*What is required:* State only how many lines in the listing contain the string "ongles".

*Records for this exercise:*
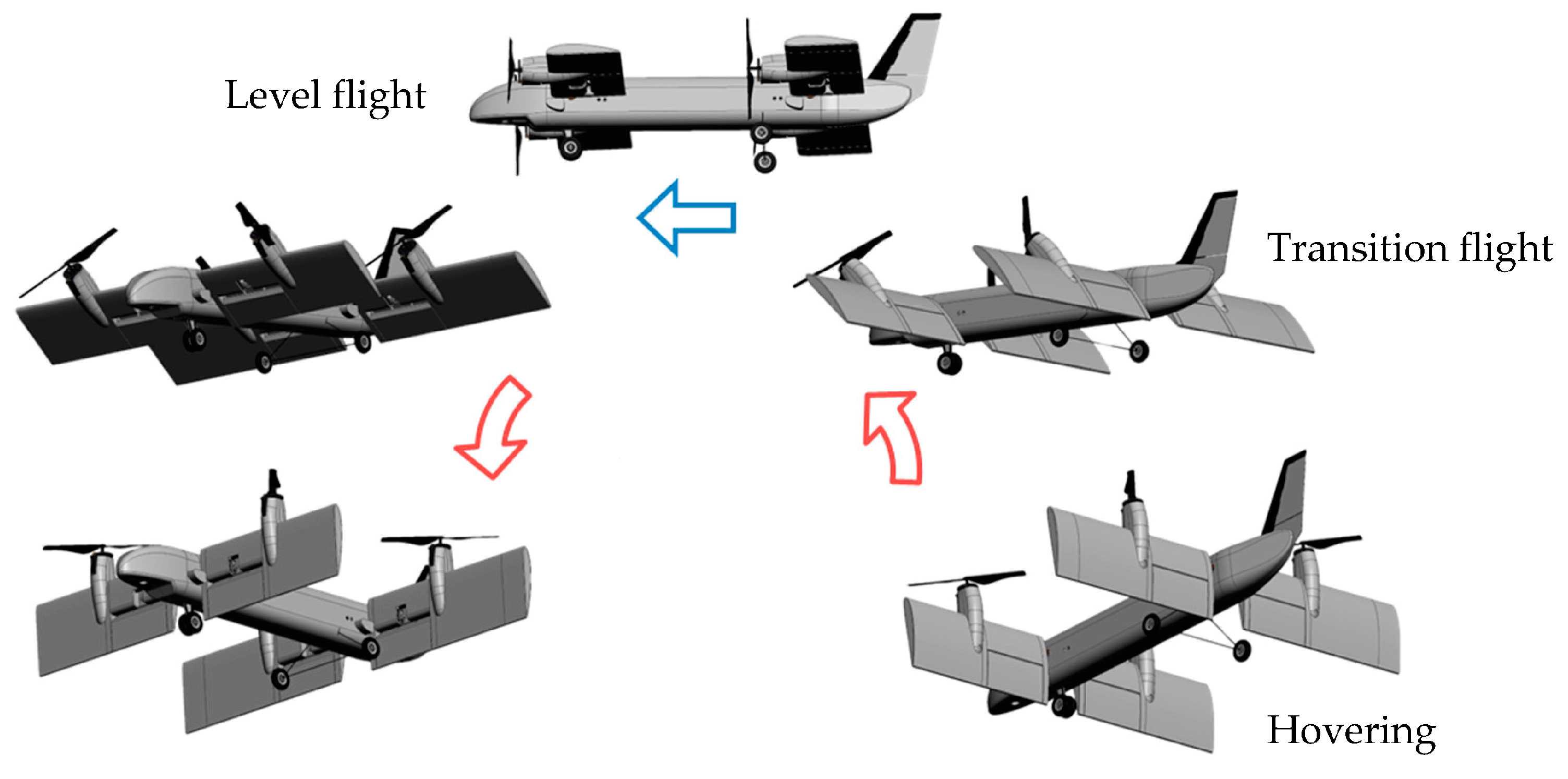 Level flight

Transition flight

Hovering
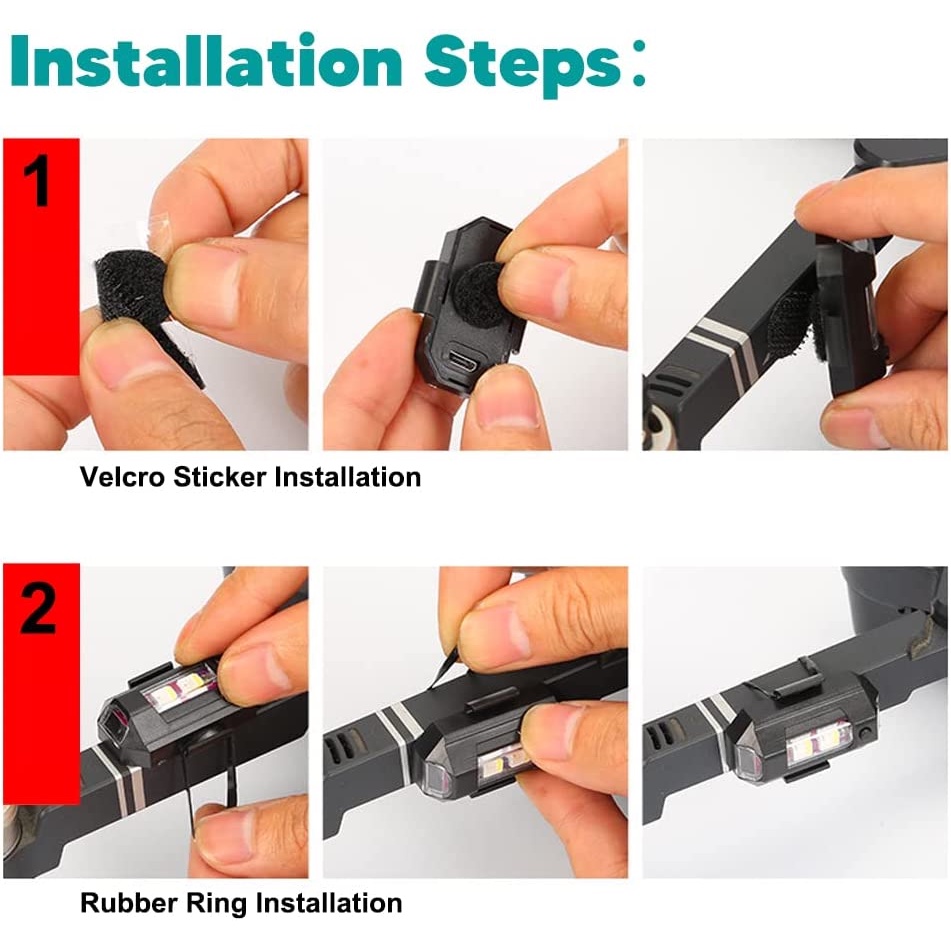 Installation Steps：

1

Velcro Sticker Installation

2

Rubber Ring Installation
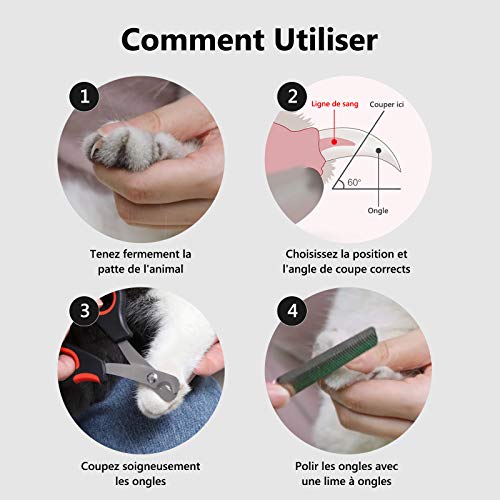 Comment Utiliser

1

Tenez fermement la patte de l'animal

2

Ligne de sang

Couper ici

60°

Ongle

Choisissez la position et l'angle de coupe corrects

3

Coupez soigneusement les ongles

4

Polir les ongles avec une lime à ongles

*Solution to this task:* 2